Date Published: January 18, 2010
Publisher: Public Library of Science
Author(s): Nicolas Guex, Eugenia Migliavacca, Ioannis Xenarios, Mark Isalan. http://doi.org/10.1371/journal.pone.0008012
Abstract: DREAM is an initiative that allows researchers to assess how well their methods or approaches can describe and predict networks of interacting molecules . Each year, recently acquired datasets are released to predictors ahead of publication. Researchers typically have about three months to predict the masked data or network of interactions, using any predictive method. Predictions are assessed prior to an annual conference where the best predictions are unveiled and discussed. Here we present the strategy we used to make a winning prediction for the DREAM3 phosphoproteomics challenge. We used Amelia II, a multiple imputation software method developed by Gary King, James Honaker and Matthew Blackwell in the context of social sciences to predict the 476 out of 4624 measurements that had been masked for the challenge. To chose the best possible multiple imputation parameters to apply for the challenge, we evaluated how transforming the data and varying the imputation parameters affected the ability to predict additionally masked data. We discuss the accuracy of our findings and show that multiple imputations applied to this dataset is a powerful method to accurately estimate the missing data. We postulate that multiple imputations methods might become an integral part of experimental design as a mean to achieve cost savings in experimental design or to increase the quantity of samples that could be handled for a given cost.
Partial Text: DREAM is an initiative that is quite essential in the field of methods development to critically evaluate current computational methodologies (http://wiki.c2b2.columbia.edu/dream/index.php/The_DREAM_Project). In this respect, it follows the well-established Critical Assessment of methods of protein Structure Prediction (CASP) , , , , , , which has spurred innovation in this field. DREAM is now at its 4th instance, and there is no doubt that it will become as beneficial for the Systems Biology world as CASP already is for the structural biology domain. We participated in the 3rd instance of the DREAM challenge, in the phosphoproteomics section. Briefly, this challenge is based on a data set provided by Peter Sorger et al, where the authors measured the difference in signaling between normal and cancerous cells using phosphoproteomics assays. Predictors were given only 90% of the data and had to predict the value of the remaining measurements, which had been masked by the authors.
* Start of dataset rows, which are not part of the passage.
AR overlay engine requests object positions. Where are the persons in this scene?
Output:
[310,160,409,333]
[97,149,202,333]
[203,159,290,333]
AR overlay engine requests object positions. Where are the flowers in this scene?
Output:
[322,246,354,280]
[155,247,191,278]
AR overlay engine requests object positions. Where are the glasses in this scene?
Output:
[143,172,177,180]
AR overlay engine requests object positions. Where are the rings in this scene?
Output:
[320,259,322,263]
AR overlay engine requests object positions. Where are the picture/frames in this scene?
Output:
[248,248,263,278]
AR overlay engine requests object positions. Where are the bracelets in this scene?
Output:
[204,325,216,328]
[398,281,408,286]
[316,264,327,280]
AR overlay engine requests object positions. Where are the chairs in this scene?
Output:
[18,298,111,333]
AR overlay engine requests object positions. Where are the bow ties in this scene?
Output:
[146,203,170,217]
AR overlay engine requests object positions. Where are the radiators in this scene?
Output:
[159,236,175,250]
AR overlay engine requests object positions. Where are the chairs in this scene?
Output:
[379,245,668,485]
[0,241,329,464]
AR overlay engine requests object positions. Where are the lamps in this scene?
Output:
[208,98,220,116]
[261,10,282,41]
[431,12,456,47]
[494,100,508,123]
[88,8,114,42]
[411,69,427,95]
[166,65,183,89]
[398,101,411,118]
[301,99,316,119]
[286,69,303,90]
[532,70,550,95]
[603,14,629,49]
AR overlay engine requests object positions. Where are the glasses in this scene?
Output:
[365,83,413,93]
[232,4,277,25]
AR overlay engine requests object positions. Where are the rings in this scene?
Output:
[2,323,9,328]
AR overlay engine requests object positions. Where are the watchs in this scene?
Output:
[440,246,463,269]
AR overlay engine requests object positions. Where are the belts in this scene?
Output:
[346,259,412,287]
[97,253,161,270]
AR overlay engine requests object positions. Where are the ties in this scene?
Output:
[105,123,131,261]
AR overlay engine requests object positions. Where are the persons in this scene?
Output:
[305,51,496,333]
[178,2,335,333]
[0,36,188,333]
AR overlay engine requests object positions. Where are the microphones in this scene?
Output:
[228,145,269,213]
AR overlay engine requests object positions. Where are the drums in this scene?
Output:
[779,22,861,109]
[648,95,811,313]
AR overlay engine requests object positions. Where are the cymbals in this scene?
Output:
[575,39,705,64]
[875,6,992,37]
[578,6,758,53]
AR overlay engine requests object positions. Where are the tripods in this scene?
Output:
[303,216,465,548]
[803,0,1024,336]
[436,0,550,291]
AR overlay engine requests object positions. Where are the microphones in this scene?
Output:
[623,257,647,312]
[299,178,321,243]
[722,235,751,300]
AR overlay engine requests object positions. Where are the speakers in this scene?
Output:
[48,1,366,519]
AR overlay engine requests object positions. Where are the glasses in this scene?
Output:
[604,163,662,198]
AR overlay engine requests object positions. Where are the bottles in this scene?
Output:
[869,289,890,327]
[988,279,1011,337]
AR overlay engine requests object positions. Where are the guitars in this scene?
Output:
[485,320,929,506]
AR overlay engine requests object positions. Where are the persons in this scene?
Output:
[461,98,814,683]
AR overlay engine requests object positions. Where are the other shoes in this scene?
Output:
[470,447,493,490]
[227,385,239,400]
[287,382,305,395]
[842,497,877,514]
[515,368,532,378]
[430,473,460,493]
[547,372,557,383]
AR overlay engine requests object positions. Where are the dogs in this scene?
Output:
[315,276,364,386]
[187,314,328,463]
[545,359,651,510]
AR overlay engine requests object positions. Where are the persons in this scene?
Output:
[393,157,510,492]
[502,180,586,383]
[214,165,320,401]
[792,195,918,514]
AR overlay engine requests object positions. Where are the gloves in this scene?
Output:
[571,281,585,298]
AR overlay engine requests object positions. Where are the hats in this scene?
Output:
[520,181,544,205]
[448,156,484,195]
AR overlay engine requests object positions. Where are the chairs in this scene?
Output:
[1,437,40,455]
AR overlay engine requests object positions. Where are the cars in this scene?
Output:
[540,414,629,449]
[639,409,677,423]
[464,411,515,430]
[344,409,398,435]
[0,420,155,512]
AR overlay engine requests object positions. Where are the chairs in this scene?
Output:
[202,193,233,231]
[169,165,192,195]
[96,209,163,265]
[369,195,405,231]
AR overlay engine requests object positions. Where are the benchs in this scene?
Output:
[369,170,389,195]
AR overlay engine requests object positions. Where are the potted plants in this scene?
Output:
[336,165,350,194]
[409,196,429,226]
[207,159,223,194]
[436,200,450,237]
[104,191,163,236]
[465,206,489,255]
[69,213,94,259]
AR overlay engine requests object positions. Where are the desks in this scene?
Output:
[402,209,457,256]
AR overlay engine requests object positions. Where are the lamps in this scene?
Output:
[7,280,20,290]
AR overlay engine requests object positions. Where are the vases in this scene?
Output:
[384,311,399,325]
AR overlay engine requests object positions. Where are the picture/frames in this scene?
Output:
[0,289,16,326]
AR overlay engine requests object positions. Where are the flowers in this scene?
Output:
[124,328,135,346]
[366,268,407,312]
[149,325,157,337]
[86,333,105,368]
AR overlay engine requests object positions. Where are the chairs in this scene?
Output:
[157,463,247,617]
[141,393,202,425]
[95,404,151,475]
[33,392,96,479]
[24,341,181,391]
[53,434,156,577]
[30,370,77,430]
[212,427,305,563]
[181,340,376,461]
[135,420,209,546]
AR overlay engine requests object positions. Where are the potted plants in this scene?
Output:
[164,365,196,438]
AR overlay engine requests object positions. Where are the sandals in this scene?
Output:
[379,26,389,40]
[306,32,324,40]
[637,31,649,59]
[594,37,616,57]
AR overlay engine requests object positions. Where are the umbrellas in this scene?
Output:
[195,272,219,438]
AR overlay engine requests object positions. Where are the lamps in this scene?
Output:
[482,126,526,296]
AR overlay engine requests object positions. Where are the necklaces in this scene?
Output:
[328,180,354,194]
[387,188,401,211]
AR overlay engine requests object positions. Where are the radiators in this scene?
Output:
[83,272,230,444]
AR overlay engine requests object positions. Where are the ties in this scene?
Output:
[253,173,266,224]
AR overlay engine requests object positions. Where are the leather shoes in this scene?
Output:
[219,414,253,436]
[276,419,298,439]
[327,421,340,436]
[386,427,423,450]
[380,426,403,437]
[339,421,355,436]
This consisted in predicting the concentration of 17 phosphoproteins at two time points for 7 combinations of stimuli and inhibitors applied to normal and cancer hepatocytes (Figure 1). For each of the 17 phosphoproteins, 42 distinct combinations of stimuli and inhibitors measurements were given, in addition to un-stimulated and un-inhibited controls.
One interesting aspect of the DREAM challenge is that there is only about three months between the time the data are released and the due date for the analysis. This does not leave much time to develop and validate novel methods, and predictors typically apply methods they have been developing in their laboratory over time. We took a slightly different approach, which consisted in analyzing the problem, identifying a suitable tool to perform the analysis, tuning the parameters during the time allowed and performing our final prediction. The summary of the analysis workflow is described in Figure 2. Each step is described in more depth in the following sections.
When the number of imputations was large, we did not observe a statistical difference between imputing the missing data using untransformed or squared root transformed measurements, although we noticed a slightly tighter variance when untransformed data was used. Log transforming the data consistently gave inferior results (data not shown). However, we anticipated a beneficial effect of transforming the data, because during our initial data exploration phase, we observed that the measurements acquired for several of the 17 phosphoproteins were not normally distributed (data not shown). This violated the assumption made by the imputation model implemented in Amelia II, which optimally requires multivariate normally distributed data. During our search for optimal parameters, we either used the data as-is, or applied a squared root transformation on all measurements. As the various phosphoprotein measurements follow distinct distributions, we reasoned that the putative improvement obtained by transforming some measurements was compensated by the detrimental effect of transforming measurements that should have been left untransformed. Thus, we kept the multiple imputation parameters that gave us the best correlation with our own masked data and further evaluated the effect of transforming measurements for just some of the 17 phosphoproteins. We identified that a squared root transformation of Akt, IkBα, p38, p70S6 and HSP27 measurements modestly but significantly improved the overall correlation from 0.94 to 0.95 (unpaired t-test P-value 0.02). This is what we used for our final prediction.